A leading abortion activist has filed a complaint with the IRS in an attempt to silence Bishop Thomas Tobin, who said he could never support Republican presidential candidate Rudy Giuliani, who believes abortion should be legal.
In his May 31 editorial in the Rhode Island Catholic, the bishop of Providence, Rhode Island, called the former New York mayor’s pro-abortion views "pathetic," "confusing," and "hypocritical."
"Rudy's explanation is a classic expression of the position on abortion we have heard from weak-kneed politicians so frequently in recent years: 'I'm personally opposed to but don't want to impose my views on other people.' The incongruity of that position has been exposed many times now," Bishop Tobin wrote.
The bishop said Giuliani’s views lead him to think of the “sad figure of Pontius Pilate … who personally found no guilt in Jesus, but for fear of the crowd, washed his hands of the whole affair and handed Jesus over to be crucified.”
According to LifeNews.com, Americans United for Separation of Church and State has filed a complaint with the Internal Revenue Service June 13, asking that the agency look into whether Bishop Tobin violated his diocese’s tax-exempt nonprofit status.
In a statement, the group’s executive director Barry Lynn said the bishop “appears to have violated federal tax law by attacking Giuliani.”
“Federal tax law forbids non-profits to use organizational resources to support or oppose candidates for public office,” said Lynn.
“If the bishop wants to join the political fray, he should do so as an individual without dragging along his tax-exempt diocese,” Lynn said in the news release. “A church is not a political action committee, and it should not act like one.”
IRS officials would not comment on the case until it determines if the complaint has any substance. The Diocese of Providence maintains Tobin did nothing wrong and did not endorse or oppose any political candidate.

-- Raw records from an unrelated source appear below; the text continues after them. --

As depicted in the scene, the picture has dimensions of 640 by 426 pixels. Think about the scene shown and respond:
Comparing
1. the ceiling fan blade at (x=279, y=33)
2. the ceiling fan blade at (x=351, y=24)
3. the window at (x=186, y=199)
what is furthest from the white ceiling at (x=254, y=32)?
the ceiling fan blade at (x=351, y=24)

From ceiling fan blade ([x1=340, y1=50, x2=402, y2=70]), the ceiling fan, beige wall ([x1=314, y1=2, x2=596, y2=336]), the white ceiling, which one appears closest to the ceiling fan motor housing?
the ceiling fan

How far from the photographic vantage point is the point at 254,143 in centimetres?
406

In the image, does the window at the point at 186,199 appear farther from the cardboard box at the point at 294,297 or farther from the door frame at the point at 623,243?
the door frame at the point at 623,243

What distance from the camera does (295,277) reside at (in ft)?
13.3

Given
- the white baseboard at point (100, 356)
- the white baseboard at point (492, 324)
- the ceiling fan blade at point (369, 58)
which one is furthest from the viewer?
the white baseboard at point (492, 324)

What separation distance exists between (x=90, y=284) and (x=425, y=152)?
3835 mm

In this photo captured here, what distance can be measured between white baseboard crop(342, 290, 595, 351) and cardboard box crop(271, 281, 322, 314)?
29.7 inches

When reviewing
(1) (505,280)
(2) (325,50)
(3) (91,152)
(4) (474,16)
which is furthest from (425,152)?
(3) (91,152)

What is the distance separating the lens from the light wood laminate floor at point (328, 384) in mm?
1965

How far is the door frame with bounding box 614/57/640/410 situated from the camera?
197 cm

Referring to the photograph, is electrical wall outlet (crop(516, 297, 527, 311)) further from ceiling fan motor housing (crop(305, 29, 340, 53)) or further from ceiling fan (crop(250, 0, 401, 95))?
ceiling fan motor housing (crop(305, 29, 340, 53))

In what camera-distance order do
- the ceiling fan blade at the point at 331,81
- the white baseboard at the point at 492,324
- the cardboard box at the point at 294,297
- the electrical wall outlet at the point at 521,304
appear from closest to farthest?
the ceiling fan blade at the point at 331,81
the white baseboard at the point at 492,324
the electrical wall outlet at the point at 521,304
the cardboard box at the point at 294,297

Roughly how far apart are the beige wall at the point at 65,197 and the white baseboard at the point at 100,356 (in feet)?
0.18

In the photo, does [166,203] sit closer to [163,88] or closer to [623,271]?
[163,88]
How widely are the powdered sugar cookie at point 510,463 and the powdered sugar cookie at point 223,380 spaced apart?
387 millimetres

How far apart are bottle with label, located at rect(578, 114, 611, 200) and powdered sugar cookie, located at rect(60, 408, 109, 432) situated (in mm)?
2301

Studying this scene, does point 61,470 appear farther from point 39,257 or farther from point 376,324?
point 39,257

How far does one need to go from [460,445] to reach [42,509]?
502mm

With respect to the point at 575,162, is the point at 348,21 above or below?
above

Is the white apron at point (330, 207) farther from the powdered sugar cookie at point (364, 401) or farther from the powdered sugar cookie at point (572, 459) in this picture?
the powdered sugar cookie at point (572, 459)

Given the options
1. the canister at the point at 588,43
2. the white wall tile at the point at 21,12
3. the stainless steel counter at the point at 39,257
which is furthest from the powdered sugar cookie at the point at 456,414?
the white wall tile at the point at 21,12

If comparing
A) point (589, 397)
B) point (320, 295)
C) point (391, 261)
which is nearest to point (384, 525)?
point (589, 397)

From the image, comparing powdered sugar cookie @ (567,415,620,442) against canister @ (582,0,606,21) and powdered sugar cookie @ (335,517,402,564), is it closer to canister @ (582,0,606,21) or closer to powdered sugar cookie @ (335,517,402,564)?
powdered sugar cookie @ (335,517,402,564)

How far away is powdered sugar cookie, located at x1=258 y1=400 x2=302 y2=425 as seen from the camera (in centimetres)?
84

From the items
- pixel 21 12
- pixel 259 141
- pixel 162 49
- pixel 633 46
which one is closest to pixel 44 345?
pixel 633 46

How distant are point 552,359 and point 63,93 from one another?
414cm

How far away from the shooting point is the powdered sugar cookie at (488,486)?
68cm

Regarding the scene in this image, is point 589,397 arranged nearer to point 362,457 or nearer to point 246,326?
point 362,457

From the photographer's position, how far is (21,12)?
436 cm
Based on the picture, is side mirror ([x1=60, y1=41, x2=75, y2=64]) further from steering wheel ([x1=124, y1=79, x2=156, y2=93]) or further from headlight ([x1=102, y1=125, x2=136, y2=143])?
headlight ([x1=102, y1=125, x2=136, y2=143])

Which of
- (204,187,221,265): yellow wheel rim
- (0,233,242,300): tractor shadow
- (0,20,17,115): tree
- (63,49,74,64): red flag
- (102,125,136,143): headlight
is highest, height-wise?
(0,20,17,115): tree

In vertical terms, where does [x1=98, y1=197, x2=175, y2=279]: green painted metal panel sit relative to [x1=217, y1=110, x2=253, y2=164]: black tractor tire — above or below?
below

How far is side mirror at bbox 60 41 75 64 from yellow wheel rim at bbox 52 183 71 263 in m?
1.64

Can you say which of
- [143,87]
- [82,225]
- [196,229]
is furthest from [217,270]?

Fr. Frank Pavone, national director of Priests for Life, has jumped into the mix as well, calling for more people to follow Bishop Tobin’s suit.
"It is not Barry Lynn who is the problem," Fr. Pavone said. "The problem is that we don't have more voices like Bishop Tobin's.
“The bishops are, in fact, with us on this issue. Their legal advisors, however, draw the line of caution much more strictly than the government does, and that's what needs to change,” the priest added.
“I'd like to hear what the same legal advisors would say if political candidates started calling for the abolishment of the Catholic Church and the imprisonment of the clergy. Would we find our voices then?”